How to make & use spring onion oil (葱油)

A step by step recipe guiding you to make Chinese spring onion oil. You will also learn how to use this versatile condiment in seven ways.

Prep Time
3 mins
Cook Time
3 mins
Total Time
28 mins
Servings: 350 ml
Course: Condiments
Cuisine: Chinese

Ingredients

  • 480 ml cooking oil (sunflower/rapeseed/vegetable, etc.) 2 cups
  • 150 g shallot or onion 5.3oz
  • 150 g spring onion 5.3oz, about 15 stalks

Instructions

    Cup of Yum
  1. Peel shallot then thinly slice. Wash spring onion then dry thoroughly with kitchen towel/paper. Cut into long sections (separate the white part and the green part).
  2. Pour oil into a wok (or a deep frying pan). Heat over medium-low heat. Add shallots then leave to simmer until it becomes lightly brown. Turn off the heat (see note 1 & 2). Take out the shallot pieces with chopsticks.
  3. Turn the heat back on. Add the white part of the spring onion. Leave to simmer over medium-low heat until it wrinkles a bit.
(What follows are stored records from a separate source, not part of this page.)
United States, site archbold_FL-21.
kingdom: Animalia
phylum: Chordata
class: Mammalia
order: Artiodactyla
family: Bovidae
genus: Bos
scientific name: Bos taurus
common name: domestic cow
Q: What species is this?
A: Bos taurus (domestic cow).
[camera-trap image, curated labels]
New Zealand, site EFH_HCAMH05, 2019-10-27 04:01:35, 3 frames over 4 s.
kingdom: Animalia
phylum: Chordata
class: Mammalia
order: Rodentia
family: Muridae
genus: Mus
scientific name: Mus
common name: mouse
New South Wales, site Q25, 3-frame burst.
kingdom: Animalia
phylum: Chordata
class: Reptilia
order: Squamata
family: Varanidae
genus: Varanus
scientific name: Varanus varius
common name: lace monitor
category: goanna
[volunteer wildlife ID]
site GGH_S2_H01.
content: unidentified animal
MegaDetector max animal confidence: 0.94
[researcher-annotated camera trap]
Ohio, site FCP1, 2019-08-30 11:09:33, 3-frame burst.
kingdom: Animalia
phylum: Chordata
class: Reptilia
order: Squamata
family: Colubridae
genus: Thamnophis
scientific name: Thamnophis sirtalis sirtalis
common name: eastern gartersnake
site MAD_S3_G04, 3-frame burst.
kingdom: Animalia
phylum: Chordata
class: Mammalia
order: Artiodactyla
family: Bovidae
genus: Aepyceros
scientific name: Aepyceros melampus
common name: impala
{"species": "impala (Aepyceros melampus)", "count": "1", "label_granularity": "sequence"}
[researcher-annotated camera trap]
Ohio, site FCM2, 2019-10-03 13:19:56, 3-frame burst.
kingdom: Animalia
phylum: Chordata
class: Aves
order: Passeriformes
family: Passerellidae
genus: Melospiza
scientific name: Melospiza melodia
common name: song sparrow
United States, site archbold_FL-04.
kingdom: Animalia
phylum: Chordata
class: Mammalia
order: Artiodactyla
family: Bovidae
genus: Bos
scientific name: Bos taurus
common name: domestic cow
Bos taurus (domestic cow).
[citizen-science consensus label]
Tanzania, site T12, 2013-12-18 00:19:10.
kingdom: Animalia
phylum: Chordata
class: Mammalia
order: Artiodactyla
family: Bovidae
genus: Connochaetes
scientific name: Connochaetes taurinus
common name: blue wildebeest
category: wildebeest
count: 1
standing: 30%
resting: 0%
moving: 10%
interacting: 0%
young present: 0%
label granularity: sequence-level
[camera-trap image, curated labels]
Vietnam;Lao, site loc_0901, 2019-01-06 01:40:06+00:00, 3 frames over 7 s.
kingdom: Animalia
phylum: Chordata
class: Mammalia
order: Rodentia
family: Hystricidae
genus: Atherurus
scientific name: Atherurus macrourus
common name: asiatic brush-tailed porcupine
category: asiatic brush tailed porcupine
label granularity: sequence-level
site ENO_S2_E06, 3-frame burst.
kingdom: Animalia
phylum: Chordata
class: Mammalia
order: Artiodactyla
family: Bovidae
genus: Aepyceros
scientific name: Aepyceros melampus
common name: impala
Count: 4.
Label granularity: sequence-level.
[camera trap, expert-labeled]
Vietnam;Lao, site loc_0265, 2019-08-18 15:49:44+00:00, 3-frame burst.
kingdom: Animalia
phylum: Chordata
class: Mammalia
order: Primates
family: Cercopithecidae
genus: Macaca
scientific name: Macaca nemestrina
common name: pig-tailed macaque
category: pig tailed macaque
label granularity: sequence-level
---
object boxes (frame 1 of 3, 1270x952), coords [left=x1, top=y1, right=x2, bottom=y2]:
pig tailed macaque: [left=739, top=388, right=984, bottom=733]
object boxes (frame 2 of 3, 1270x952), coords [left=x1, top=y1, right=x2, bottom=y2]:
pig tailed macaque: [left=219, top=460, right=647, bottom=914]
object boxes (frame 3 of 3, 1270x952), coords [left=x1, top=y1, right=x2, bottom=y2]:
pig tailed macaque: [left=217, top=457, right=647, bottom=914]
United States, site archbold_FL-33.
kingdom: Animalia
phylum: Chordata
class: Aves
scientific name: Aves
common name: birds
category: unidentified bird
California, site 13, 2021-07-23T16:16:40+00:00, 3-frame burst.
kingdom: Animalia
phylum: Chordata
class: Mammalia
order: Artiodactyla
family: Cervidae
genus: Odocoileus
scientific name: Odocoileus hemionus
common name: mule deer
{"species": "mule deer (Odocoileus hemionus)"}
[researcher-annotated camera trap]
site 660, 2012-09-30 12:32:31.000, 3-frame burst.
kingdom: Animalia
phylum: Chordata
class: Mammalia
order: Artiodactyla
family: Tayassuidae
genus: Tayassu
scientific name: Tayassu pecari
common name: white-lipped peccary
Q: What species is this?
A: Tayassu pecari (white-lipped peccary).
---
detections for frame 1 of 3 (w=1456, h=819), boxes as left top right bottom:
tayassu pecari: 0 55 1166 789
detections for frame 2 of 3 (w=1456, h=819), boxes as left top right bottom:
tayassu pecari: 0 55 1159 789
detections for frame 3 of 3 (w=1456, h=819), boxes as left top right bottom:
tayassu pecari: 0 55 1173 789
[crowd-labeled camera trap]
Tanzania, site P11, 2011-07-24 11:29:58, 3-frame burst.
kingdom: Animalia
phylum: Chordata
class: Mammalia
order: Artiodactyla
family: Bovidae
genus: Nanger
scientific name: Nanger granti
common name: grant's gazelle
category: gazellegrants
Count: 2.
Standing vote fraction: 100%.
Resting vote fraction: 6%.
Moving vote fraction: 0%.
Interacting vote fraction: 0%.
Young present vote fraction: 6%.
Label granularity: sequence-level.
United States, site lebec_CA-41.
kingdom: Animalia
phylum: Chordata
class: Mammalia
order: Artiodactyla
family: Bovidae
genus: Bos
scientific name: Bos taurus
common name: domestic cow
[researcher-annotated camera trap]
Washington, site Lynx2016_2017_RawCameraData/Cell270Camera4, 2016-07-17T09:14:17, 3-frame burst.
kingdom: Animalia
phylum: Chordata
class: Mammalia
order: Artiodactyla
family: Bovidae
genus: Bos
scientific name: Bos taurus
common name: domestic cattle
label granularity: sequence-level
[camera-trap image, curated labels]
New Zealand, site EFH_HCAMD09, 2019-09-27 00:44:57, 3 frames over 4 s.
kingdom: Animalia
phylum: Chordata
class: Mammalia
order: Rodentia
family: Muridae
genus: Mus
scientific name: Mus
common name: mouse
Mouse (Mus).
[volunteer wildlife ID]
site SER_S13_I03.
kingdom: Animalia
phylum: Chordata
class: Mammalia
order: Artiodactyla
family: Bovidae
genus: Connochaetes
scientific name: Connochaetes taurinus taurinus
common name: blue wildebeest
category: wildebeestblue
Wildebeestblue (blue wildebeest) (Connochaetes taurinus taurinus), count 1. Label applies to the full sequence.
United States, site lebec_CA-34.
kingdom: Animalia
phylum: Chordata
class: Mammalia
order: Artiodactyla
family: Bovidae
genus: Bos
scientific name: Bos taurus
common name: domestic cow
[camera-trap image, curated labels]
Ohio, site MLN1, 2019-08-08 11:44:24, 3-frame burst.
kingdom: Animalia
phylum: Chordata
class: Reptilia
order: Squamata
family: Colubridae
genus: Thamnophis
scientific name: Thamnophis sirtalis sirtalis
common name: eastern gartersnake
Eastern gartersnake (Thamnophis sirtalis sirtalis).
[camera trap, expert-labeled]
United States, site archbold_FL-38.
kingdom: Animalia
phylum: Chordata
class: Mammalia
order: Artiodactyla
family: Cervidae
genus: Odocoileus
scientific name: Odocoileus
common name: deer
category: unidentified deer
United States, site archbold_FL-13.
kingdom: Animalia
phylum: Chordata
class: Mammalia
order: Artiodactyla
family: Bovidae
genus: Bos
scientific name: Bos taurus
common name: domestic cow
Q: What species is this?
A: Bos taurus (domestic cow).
Add the green part of the spring onion. Turn off the heat when it turns brown (see note 1 & 2).
  4. Pour the oil into a sterilized, airtight jar. Store in the fridge and use it within a month. Use a clean spoon each time you use the oil.
A SIMPLE & FAST VERSION:
  1. You may use only spring onion and cook on a slightly higher heat thus the simmering time will be shorter. Make sure to observe closely during the process to avoid burning.

Notes

  • When the shallot/spring onion starts to brown, you need to turn off the heat straightaway. This is to avoid overcooking which will leave a unpleasant burnt flavour.
  • The simmering time may vary depending on the wok and heat source. It takes me about 15 minutes to simmer the shallot and about 10 minutes for the spring onion.
  • You may discard the fried shallot and the spring onion or add them to a dish. For example, use them as a topping for Shanghai spring onion oil noodles, or add them to a stir-fried dish.